The overall goal is to grow the nation's workforce, but the latest white paper from the Cyberspace Solarium Commission says the new guidelines focus on making the federal government efforts here a "proof of concept of effective cyber workforce planning and policies."
The paper puts forth five elements to guide a "coherent" federal cyber workforce strategy "that enables substantive investment" in developing the workforce.
The five elements include better organizing departments and agencies to organize and manage their workforces. Recommendations here include identifying cyber-specific job classifications and creating a federal cyber service for clear and agile hiring authorities.
The second element is focused on the recruitment of talent, including taking advantage of existing programs such as the CyberCorps: Scholarship for Service by investing in them and minimizing barriers to hiring due to security clearance processes.
The commission says that to develop talent it should begin drawing from a more diverse set of educational backgrounds due to insufficient numbers of people graduating from "conventional" computer science and engineering programs.

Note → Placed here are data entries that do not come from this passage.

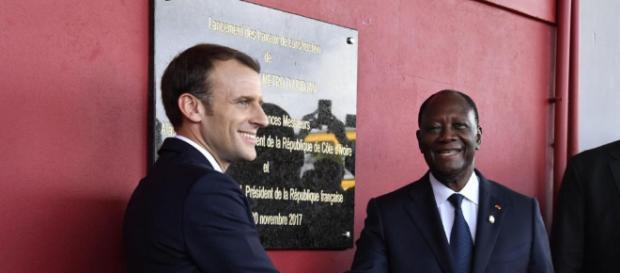 Président Emmanuel Macron et Alassane Ouattara de Côte d'Ivoire (Google)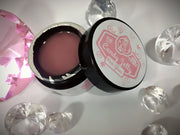 Candy Jelly LED/UV Builder Gel, Pink Glass ~!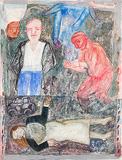 Untitled - Arpita  Singh - Summer Art Auction 2012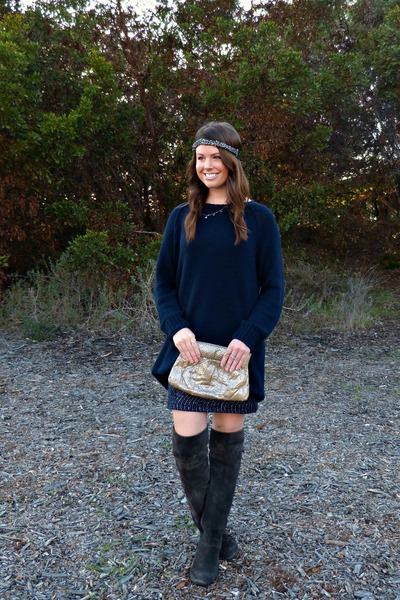 sequin vintage dress - calvin klein boots - navy H&M sweater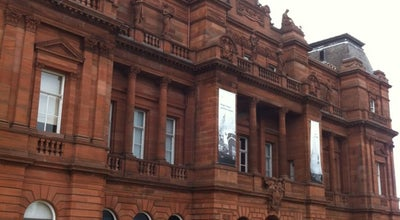 Photo of History Museum People's Palace at Glasgow Green, Glasgow G40 1AT, United Kingdom
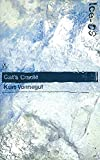 Cat's Cradle - book cover picture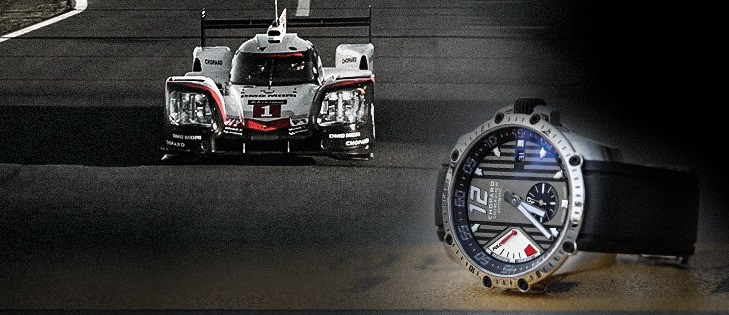 Chopard Superfast Porsche watch 2017 at Le Mans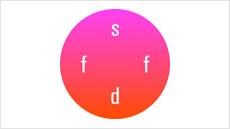 삼성물산, 패션디자인펀드 지원 확대한다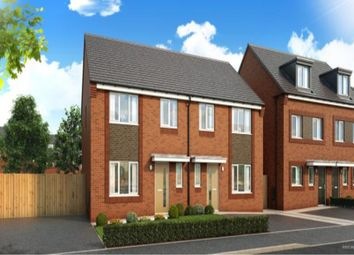 Thumbnail 4 bed semi-detached house for sale in Mill Brow, Central Avenue, Liverpool
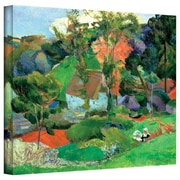 """ArtWall """"Landscape at Pont Aven"""" Gallery Wrapped Canvas Art By Paul Gauguin, 18"""" x 24"""""""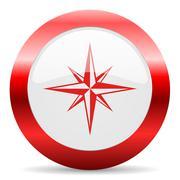 compass glossy web icon - stock illustration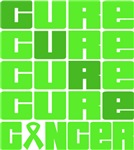 CURE Lymphoma Collage Shirts
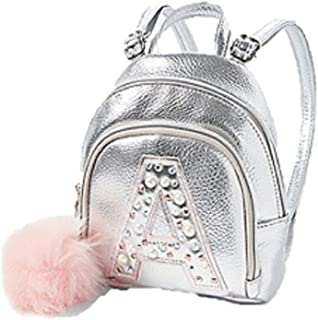 Justice Girls Pearl Initial Mini Mini Backpack Silver Irridescent Pom Pom Bag (H)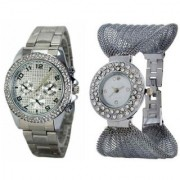 Paidu Silver and Fency Zulla Silver Couple Watches for Men and Women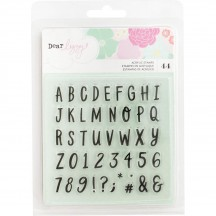 American Crafts Dear Lizzy Stay Colorful Alphabet Clear Stamp Set 346490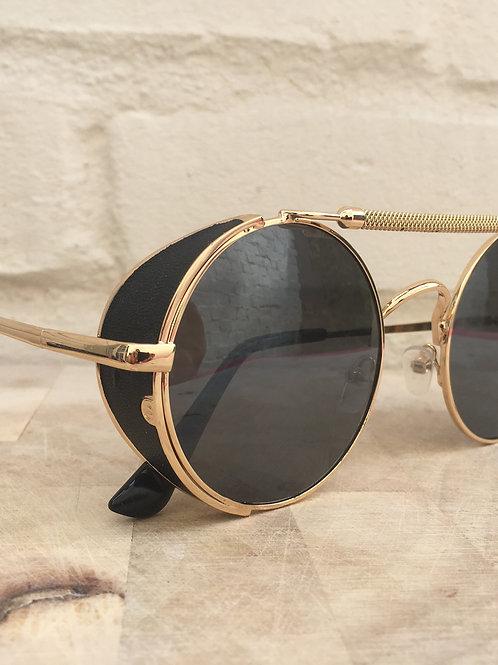 Gold Steampunk RKNZ Sunglasses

More than 500,000 cyber security jobs in the U.S. are open and that number is growing, it says.
To help remedy the workforce development challenge, the commission recommends establishing apprenticeship programs that include classroom learning with paid on-the-job learning, and creating a pilot program for "upskilling" military veterans and service members that are leaving the Armed Forces to take advantage of existing educational opportunities to create pathways into cyber security work.
The fourth element is focused on a more flexible approach to retaining cyber talent such as making it easier to move between the private and public sectors, creating rotational and exchange programs, pay flexibility and developing career pathways.
The commission points out that federal pay is usually based on academic degrees and years on the job yet cyber security talent often has nothing to do with either. It says "an associate's degree can be a very valuable credential" but under the federal pay scale such a degree ranks lower than a bachelor's degree and pays less when entering the workforce.
The commission also says the government needs to "stimulate growth" of the national cyber talent pool including making the National Initiative for Cybersecurity Education public-private partnership, which is managed by the National Institute of Standards and Technology, the lead in coordinating government efforts here.
The commission also recommends that the government support cyber education in kindergarten through high school, invest in a more diverse workforce, and develop and measure data to better understand the workforce.